Women with higher levels of endocrine-disrupting chemicals from both environmental and household exposure have an earlier onset of menopause.
These endocrine-disrupting chemicals were among those studied that have potential detrimental impact on reproductive health.
Scientists have found an association between high levels of chemical exposure from everyday products and earlier menopause.
Women with high levels of chemicals found in plastics, personal-care products, common household items, and the environment experienced menopause two to four years earlier than women with lower chemical levels, researchers reported online in the journal PLOS ONE.
The association was revealed after researchers analyzed data from 31,575 people, including 1,442 menopausal women who had been tested for levels of endocrine-disrupting chemicals. The average age of these women was 61, and none were using estrogen-replacement therapies or had had surgery to remove the ovaries.
- Women with higher levels of chemical exposure to a wide variety of common chemicals are more likely to enter menopause earlier than non-exposed women, according to research detailing the association.
- Specifically, 15 chemicals were identified that require further study because of their persistence (half lives > 1 year) and potential to negatively affect ovarian function.
Relying on chemical exposure detected in blood and urine samples, the researchers chose not to focus just on a few endocrine-disrupting chemicals. Instead, they looked more broadly at the topic by including exposures to any of 111 endocrine-disrupting chemicals.
"Many of these chemical exposures are beyond our control, because they are in the soil, water, and air," said senior author Amber Cooper, MD, in a news release. "But we can educate ourselves about our day-to-day chemical exposures and become more aware of the plastics and other household products we use."
The mostly man-made chemicals included in the exposure list ran the gambit from industrial combustion byproducts to those found in plastics and common household items. Dioxins/furans, phthalates, polychlorinated biphenyls (PCBs), and phenolic derivatives were among the toxins reviewed.

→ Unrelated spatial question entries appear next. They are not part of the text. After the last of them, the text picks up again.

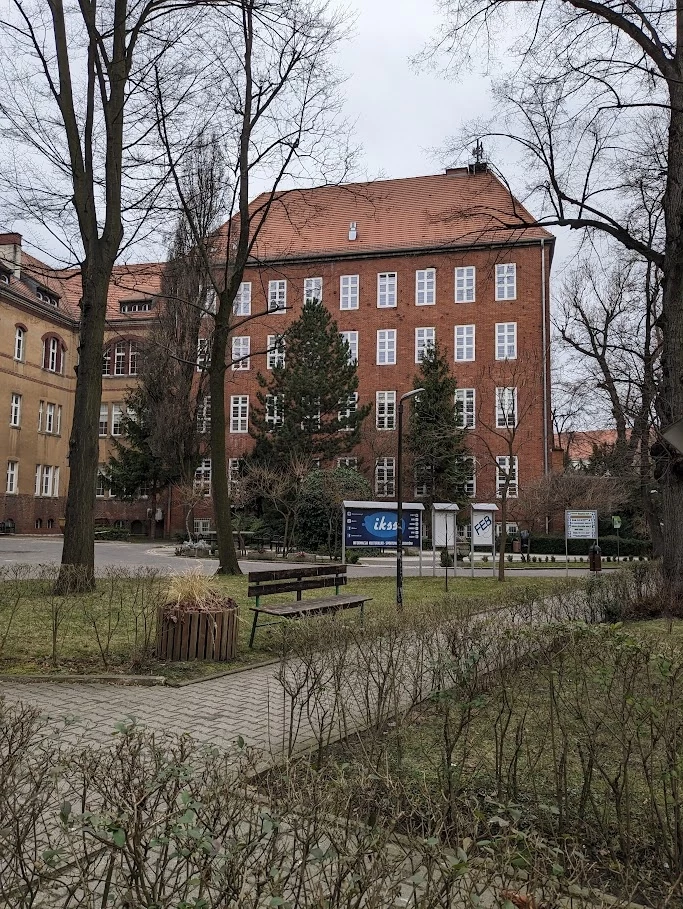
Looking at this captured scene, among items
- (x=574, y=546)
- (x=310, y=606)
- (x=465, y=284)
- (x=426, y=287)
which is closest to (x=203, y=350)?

While the researchers looked at a large swath of potential chemical hazards, they ultimately identified 15 chemicals-nine PCBs, three pesticides, two phthalates, and a furan (a toxic chemical)-that they said were significantly associated with earlier onset of menopause and potentially have detrimental effects on ovarian function.
Specifically, women with high levels of Î²-hexachlorocyclohexane, mirex, p,p’-DDE, 1,2,3,4,6,7,8-heptachlorodibenzofuran, mono-(2-ethyl-5-hydroxyhexyl) and mono-(2-ethyl-5-oxohexyl) phthalate, and a number of polychlorinated biphenyl congeners had mean ages of menopause 1.9 to 3.8 years earlier than women with lower levels of these chemicals, according to the results. And overall, women exposed to these chemicals were up to 6 times more likely to be menopausal than non-exposed women.